Her yaz bir ya da iki kere de ilçeden köye çıkardık. Böyle günlerde babam evin önüne jeep getirtir, hep beraber doluşurduk içine… Teyzemin köydeki evine varmak yaklaşık yarım saat sürerdi. Jeep in arkasında karşılıklı koltuklara oturup, yolda gördüğümüz arkadaşlarımıza sesimizi duyurmaya çalışarak eğlenirdik kardeşimle. Köy yolu engebeli ve gerçekten tehlikeli bir yoldu. Çünkü derince bir vadi, daracık yolun hemen bitiminden başlar, araba yol boyunca yükselerek ilerlerken, sonunda derenin denizle buluştuğunu görebilirdik. Nefes kesen bir vadi manzarasıydı… Köy yolundaki kabirlikte mutlaka durulur, biz arabada beklerken annemler kabir ziyaretini tamamlar, dönerlerdi. Köye vardığımızda tüm günü akraba çocuklarıyla böğürtlen toplayarak, çeşmeden su doldurarak yeşillikler arasında geçirirdik. Bizi en çok karşı yakadaki köylerle ıslıkla anlaşan büyükler şaşırtırlardı. Dönüşte ilçeye yürüyerek inen gençlere katılmak için verdiğimiz mücadele hiçbir zaman başarıyla sonuçlanmadı. Bu yüzden hala içimdedir, bir gün tekrar gidebilirsem mutlaka o enfes manzarayı seyrede seyrede yürüyerek ineceğim köyden.

Çocukluğum Bölüm 1


Şanslı sayıyorum kendimi çocukluğumdan ötürü... Her ne kadar kışları büyük şehirde bir apartman çocuğu olarak geçirsem de, yazları koca kışın intikamını alırcasına olabildiğince özgürdüm Karadeniz' in hoyrat doğasında. Anımsamıyorum ne zaman öğrendim yüzmeyi, iki metrelik dev dalgalarda nasıl yüzerdik, nasıl açılır dönerdik, nasıl eğlenirdik hayatımızı hiçe sayarak. Kahvaltı sonrası evden çıkış, akşam ezanı eve dönüş vaktiydi. Tüm arkadaşlarımız komşu çocuğu, anne babaları tanıdıktı. Sokağımızdan tek tük araba geçerdi. Evimizin önü denize kadar genişçe bir toprak alan, oyun alanımızdı. Deniz kenarında küçük balıkçı tekneleri, hepsi kızaklarla karaya çekilir, güven olmaz çünkü Karadeniz' in sularına. Yazmak istiyorum aklımda kalanları. Çünkü hafızamın derinliklerinde tozlanarak unutulmalarından korkuyorum.

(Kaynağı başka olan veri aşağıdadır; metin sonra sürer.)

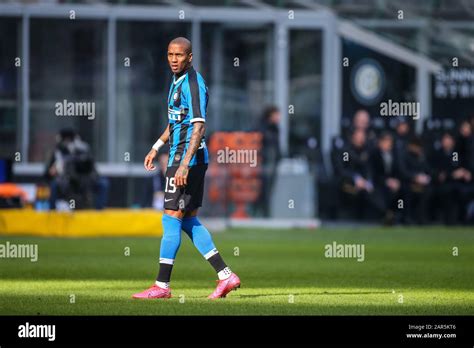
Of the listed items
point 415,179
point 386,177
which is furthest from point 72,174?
point 415,179

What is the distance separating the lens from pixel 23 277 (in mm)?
16500

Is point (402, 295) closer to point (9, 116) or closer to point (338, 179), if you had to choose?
point (338, 179)

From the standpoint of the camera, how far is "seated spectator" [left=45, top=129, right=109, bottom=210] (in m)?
27.9

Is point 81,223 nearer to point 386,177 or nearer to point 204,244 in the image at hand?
point 386,177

Sadece yazları ve Ankara' dan geldiğimiz için kardeşimle havamız pek yüksek olur, paylaşılamazdık arkadaş oyunlarında. Aldım-verdimlerde ilk tercihtik. Anlat derlerdi Ankara' yı nasıl bir yer, neler var, ne yenir ne içilir? Biraz da abartır, süsler püsler anlatırdık, popüler olmanın keyfini bir güzel çıkartarak.

Hatırımda akrabalarla gittiğimiz piknikler. Nasıl sığardık babamın o küçük teknesine? Belki 20 kişi olurduk. Limandan çıkınca dalgalar başlar, yaşlılar çocuklar korkar, inadına bir türkü tutturulurdu. Ya elimi ya ayağımı suya değdirmeden duramazdım tekne ilerlerken. Denize uçan bir top ya da bir şapkayı almak için daireler çizerdik, bazen denizanaları, bazen balıklar eğlence olur, eşlik ederlerdi yolculuğumuza. Kıyıya yanaşmak, demir atmak ciddi ve tehlikeli bir işti. Pancar motorun sesi kesilince, teknenin tabanı karaya sürtene dek, babam herkesten kayıtsız bir hareketsizlik bekler, babamın “serbest” demesiyle gençler atlar tekneden, çocuklar kucaklanıp indirilir, yaşlılara yardım edilirdi. Bahsetmeme gerek var mı dolmalardan, böreklerden, mangallardan, salıncaklardan? Ve yemekten sonra çay olana kadar babamla çıkılan keşif gezileri... Ağaçları tanır, bitkileri tanır babam ve mutlaka yenilebilecek biraz böğürtlen ya da otla dönerdik bu gezilerden.

15 Şubat 2010

iyi ki doğdun


doğum günün bebeğim.. meleğim, kelebeğim.. 3 yaşını bitiriyorsun, yoksa artık bebeğim değil çocuğum mu demeliyim sana. öyle ya 0-3 yaş bebeklik dönemini tamamlayıp artık bir oyun çocuğu oldun.. bana anneliği öğrettin, ilk göz ağrım, uykusuz gecelerimin en güzel sebebi, mis kokulu, akıllı fıstığım benim.. önce yuvarlanman, oturman, emeklemen sonra yürümen, konuşman, koşman neşelendirdi evimizi şimdi espri kabiliyetin ve sohbetinle renklendiriyorsun hayatımızı.. anneler gününde anne olabilme hayalim seninle gerçek oldu, duyduğum en güzel sesleniş senin dudaklarından dökülen "anneciğim" sözcüğü hala.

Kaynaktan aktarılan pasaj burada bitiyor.